YouTube kooperiert nicht mit europäischer Social-Media-Beschwerdestelle – aus Gründen
Eine unabhängige Beschwerdestelle für Nutzerinnen und Nutzer von Social-Media-Plattformen hat YouTube für dessen mangelnde Zusammenarbeit kritisiert. «Wir sind besorgt, dass YouTube-Nutzern in der EU der Zugang zu aussergerichtlichen Schlichtungsverfahren verwehrt wird», teilte das Appeals Centre Europe mit Sitz in Dublin am Mittwoch mit.
Das Gremium sprach insgesamt von einer «durchwachsenen» Zusammenarbeit mit den Betreibern der grossen Social-Media-Plattformen. Die Beschwerdestelle hatte Ende 2024 ihre Arbeit aufgenommen.
Warum ist das wichtig?
Europäische Nutzerinnen und Nutzer können sich an die Beschwerdestelle wenden, etwa wenn Falschinformationen oder Hassbotschaften auf ihren Hinweis hin nicht vom verantwortlichen US-Techkonzern gelöscht werden.
Andersherum können sich Betroffene beschweren, wenn sie der Meinung sind, ein legitimer Beitrag sei gelöscht oder ihr Konto zu Unrecht gesperrt worden.
In vielen Fällen sei das Gremium «trotz der Plattformen erfolgreich, nicht wegen ihnen», erklärte der Chef der Beschwerdestelle, Thomas Hughes. Sein Team ist für Beschwerden über die Plattformen Facebook, Instagram und Threads sowie TikTok, YouTube und Pinterest zuständig. Wer einen Antrag einreichen will, kann dies online über die Webseite appealscentre.eu machen.
Der Haken aus Schweizer Sicht: Nur Personen mit Wohnsitz in der EU können Streitfälle einreichen.
Wie funktioniert es?
Über 3000 Anfragen
Das Gremium kann eine Entscheidung der Plattform selbst wieder aufheben. Die Beschwerdestelle hat nach eigenen Angaben bereits mehr als 3300 zulässige Anfragen erhalten. In drei Vierteln der Fälle fiel die Entscheidung demnach zugunsten der Nutzenden aus, die eine Beschwerde eingereicht hatten.
Finanziert wird die Beschwerdestelle von den amerikanischen Techkonzernen selbst. Sie setzen mit diesem Gremium eine Vorgabe aus dem EU-Gesetz für digitale Dienste (Digital Services Act, DSA) um, das den grossen Plattformen die Einrichtung einer unabhängigen Stelle für Nutzerbeschwerden vorschreibt.
Das Gesetz soll die Verbreitung von Falschinformationen und Hassbotschaften eindämmen und die Macht der grossen Digitalkonzerne beschränken. Verstossen die Unternehmen systematisch gegen die Vorschriften, drohen ihnen Bussgelder in Milliardenhöhe.

#####

[Arbeitsauftrag 1]: Geben Sie den Abschnitt aus dem Textauszug wortgetreu wieder: Beginnen Sie bei den Worten „Warum ist das“ und hören Sie nach „Unrecht gesperrt worden.“ auf.
[Arbeitsauftrag 2]:
Beantworten Sie anhand des Artikels über die Beschwerdestelle folgende Fragen:
(a) Wann hat die Beschwerdestelle ihre Arbeit aufgenommen?
(b) Wie viele zulässige Anfragen hat sie nach eigenen Angaben bereits erhalten?
(c) Von wem wird die Beschwerdestelle finanziert?

[Ausgewähltes Material]:
#####

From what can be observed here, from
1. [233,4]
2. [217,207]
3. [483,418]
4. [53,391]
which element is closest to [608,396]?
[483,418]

#####

[Antwortfeld 1]:
Warum ist das wichtig?
Europäische Nutzerinnen und Nutzer können sich an die Beschwerdestelle wenden, etwa wenn Falschinformationen oder Hassbotschaften auf ihren Hinweis hin nicht vom verantwortlichen US-Techkonzern gelöscht werden.
Andersherum können sich Betroffene beschweren, wenn sie der Meinung sind, ein legitimer Beitrag sei gelöscht oder ihr Konto zu Unrecht gesperrt worden.

[Antwortfeld 2]:
(a) Ende 2024.
(b) Mehr als 3300.
(c) Von den amerikanischen Techkonzernen selbst.